Voci fornite:
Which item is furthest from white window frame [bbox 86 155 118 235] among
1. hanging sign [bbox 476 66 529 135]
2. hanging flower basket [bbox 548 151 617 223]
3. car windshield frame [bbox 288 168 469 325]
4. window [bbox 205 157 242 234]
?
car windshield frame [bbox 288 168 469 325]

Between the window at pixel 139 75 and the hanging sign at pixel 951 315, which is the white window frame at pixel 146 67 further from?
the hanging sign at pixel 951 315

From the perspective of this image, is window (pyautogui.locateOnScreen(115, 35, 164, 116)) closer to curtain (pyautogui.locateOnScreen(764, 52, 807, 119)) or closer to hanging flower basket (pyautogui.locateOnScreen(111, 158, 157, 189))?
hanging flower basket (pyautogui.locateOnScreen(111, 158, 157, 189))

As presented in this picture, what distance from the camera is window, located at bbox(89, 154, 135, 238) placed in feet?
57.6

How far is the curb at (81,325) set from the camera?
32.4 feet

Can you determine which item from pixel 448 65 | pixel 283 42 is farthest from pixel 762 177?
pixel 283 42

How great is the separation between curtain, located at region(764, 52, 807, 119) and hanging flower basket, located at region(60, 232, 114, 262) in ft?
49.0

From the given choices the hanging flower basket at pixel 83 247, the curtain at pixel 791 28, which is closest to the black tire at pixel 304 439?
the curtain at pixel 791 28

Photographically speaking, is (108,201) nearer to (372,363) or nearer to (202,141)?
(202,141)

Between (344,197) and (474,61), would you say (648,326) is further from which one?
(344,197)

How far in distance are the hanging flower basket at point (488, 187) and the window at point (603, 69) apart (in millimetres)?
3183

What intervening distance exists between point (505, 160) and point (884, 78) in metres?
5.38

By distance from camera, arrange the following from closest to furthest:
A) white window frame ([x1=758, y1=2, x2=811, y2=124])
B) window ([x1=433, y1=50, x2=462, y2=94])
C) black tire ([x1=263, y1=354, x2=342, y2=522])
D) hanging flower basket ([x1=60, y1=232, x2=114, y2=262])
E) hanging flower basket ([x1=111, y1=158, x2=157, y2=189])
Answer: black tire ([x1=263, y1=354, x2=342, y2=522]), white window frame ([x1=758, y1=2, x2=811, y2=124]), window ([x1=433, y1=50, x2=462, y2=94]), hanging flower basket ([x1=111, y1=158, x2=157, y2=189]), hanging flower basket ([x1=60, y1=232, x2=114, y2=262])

* * *

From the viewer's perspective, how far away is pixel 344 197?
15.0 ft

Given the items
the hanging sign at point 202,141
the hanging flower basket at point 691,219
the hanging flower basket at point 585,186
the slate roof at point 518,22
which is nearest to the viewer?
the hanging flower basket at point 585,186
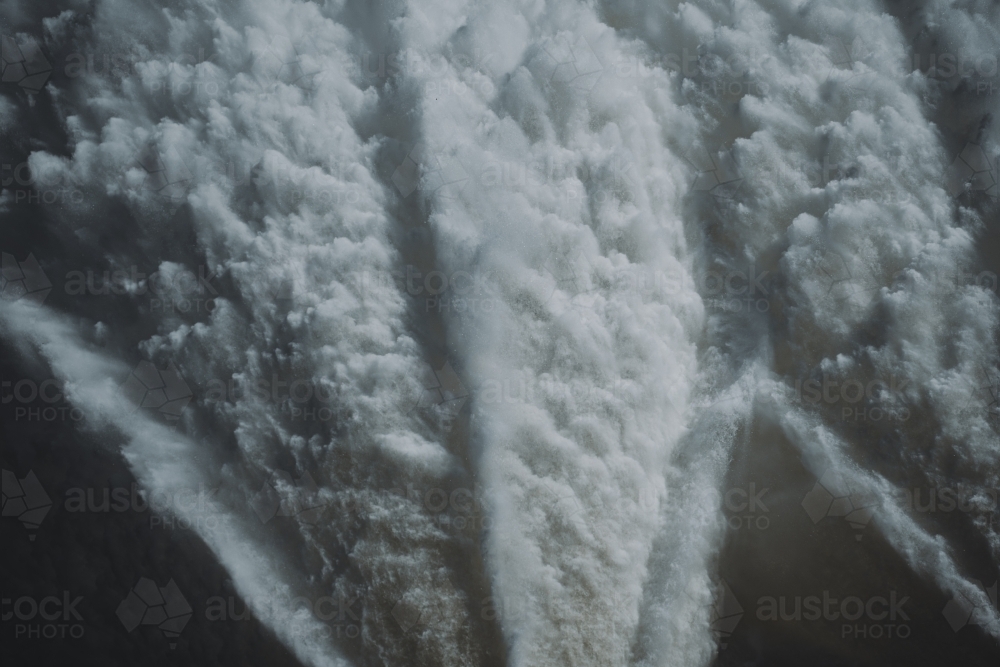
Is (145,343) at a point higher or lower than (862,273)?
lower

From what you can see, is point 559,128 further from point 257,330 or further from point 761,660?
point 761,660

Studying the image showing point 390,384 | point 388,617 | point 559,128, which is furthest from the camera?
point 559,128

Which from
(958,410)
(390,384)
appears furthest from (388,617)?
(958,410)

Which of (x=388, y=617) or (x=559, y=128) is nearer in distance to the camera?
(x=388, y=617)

Compito assegnato: Per favore, trascrivi parola per parola il tratto che si apre con la riga contenente "By distance from" e si chiude con quella contenente "Answer: black tire", entrambe incluse.

Risposta al compito:
By distance from camera, arrange the following from closest to furthest:
A) white window frame ([x1=758, y1=2, x2=811, y2=124])
B) window ([x1=433, y1=50, x2=462, y2=94])
C) black tire ([x1=263, y1=354, x2=342, y2=522])
D) hanging flower basket ([x1=60, y1=232, x2=114, y2=262])
E) hanging flower basket ([x1=111, y1=158, x2=157, y2=189])
Answer: black tire ([x1=263, y1=354, x2=342, y2=522]), white window frame ([x1=758, y1=2, x2=811, y2=124]), window ([x1=433, y1=50, x2=462, y2=94]), hanging flower basket ([x1=111, y1=158, x2=157, y2=189]), hanging flower basket ([x1=60, y1=232, x2=114, y2=262])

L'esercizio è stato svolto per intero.